In the BioVasc sub-analysis, the adoption of an ICR approach did not exhibit a significant benefit over SCR. Despite this, the 50 % risk reduction observed in the ICR group compared to SCR at the 30-day follow-up raises the consideration of potential insufficient statistical power to detect significant differences. Nevertheless, a trend towards fewer events favoring ICR is consistent with the short-term results of the CvLPRIT, BioVasc, and MULTISTARS AMI trials.

Another significant aspect of this analysis is the investigation into the timing of staged procedures. In the MULTISTARS AMI trial, SCR was conducted between 19 and 45 days after the initial procedure, whereas in the STEMI sub-group of the BioVasc trial, a considerable portion of patients underwent revascularisation before the 19th day. This disparity implies that earlier staged procedures could have potentially averted early incidents linked to the vulnerability of non-culprit lesions. Moreover, the documented reduced overall hospital stay in the ICR group suggests possible economic advantages beyond clinical outcomes.

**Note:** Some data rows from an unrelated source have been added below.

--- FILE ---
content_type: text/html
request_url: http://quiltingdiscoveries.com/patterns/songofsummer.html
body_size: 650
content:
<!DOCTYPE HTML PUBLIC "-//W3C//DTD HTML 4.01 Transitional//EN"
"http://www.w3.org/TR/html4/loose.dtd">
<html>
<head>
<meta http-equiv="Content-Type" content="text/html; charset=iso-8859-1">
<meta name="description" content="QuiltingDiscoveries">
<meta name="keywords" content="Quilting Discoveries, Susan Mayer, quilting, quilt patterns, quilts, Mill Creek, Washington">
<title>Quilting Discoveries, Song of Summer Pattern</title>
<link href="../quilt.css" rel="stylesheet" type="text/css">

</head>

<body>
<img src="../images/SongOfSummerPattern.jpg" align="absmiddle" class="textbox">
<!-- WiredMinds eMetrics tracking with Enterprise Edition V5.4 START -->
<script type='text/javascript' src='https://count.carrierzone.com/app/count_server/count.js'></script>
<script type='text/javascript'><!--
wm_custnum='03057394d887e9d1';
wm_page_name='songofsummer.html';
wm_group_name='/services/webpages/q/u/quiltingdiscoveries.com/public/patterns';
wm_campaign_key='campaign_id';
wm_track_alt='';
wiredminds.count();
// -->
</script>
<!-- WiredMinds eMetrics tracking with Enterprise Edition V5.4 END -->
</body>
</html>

In summary, this study offers valuable insights into the long-term outcomes of ICR versus SCR strategies in STEMI patients with multivessel disease, presenting both clinical and economic considerations. The findings support current guidelines on the necessity of revascularising non-culprit lesions while also highlighting the potential advantages of different strategies. Therefore, this article serves as an important resource for cardiovascular practice and discussions surrounding health policy.

References

  1. Dziewierz A, Siudak Z, Rakowski T, Zasada W, Dubiel JS, Dudek D. Impact of multivessel coronary artery disease and noninfarct-related artery revascularization on outcome of patients with ST-elevation myocardial infarction transferred for primary percutaneous coronary intervention (from the EUROTRANSFER Registry). Am J Cardiol. 2010;106:342-7.
  2. Mehta SR, Wood DA, Storey RF, Mehran R, Bainey KR, Nguyen H, Meeks B, Di Pasquale G, López-Sendón J, Faxon DP, Mauri L, Rao SV, Feldman L, Steg PG, Avezum Á, Sheth T, Pinilla-Echeverri N, Moreno R, Campo G, Wrigley B, Kedev S, Sutton A, Oliver R, Rodés-Cabau J, Stanković G, Welsh R, Lavi S, Cantor WJ, Wang J, Nakamya J, Bangdiwala SI, Cairns JA; COMPLETE Trial Steering Committee and Investigators. Complete Revascularization with Multivessel PCI for Myocardial Infarction. N Engl J Med. 2019;381:1411-21.
  3. Stähli BE, Varbella F, Linke A, Schwarz B, Felix SB, Seiffert M, Kesterke R, Nordbeck P, Witzenbichler B, Lang IM, Kessler M, Valina C, Dibra A, Rohla M, Moccetti M, Vercellino M, Gaede L, Bott-Flügel L, Jakob P, Stehli J, Candreva A, Templin C, Schindler M, Wischnewsky M, Zanda G, Quadri G, Mangner N, Toma A, Magnani G, Clemmensen P, Lüscher TF, Münzel T, Schulze PC, Laugwitz KL, Rottbauer W, Huber K, Neumann FJ, Schneider S, Weidinger F, Achenbach S, Richardt G, Kastrati A, Ford I, Maier W, Ruschitzka F; MULTISTARS AMI Investigators. Timing of Complete Revascularization with Multivessel PCI for Myocardial Infarction. N Engl J Med. 2023;389:1368-79.
  4. Diletti R, den Dekker WK, Bennett J, Schotborgh CE, van der Schaaf R, Sabaté M, Moreno R, Ameloot K, van Bommel R, Forlani D, van Reet B, Esposito G, Dirksen MT, Ruifrok WPT, Everaert BRC, Van Mieghem C, Elscot JJ, Cummins P, Lenzen M, Brugaletta S, Boersma E, Van Mieghem NM; BIOVASC Investigators. Immediate versus staged complete revascularisation in patients presenting with acute coronary syndrome and multivessel coronary disease (BIOVASC): a prospective, open-label, non- inferiority, randomised trial. Lancet. 2023;401:1172-82.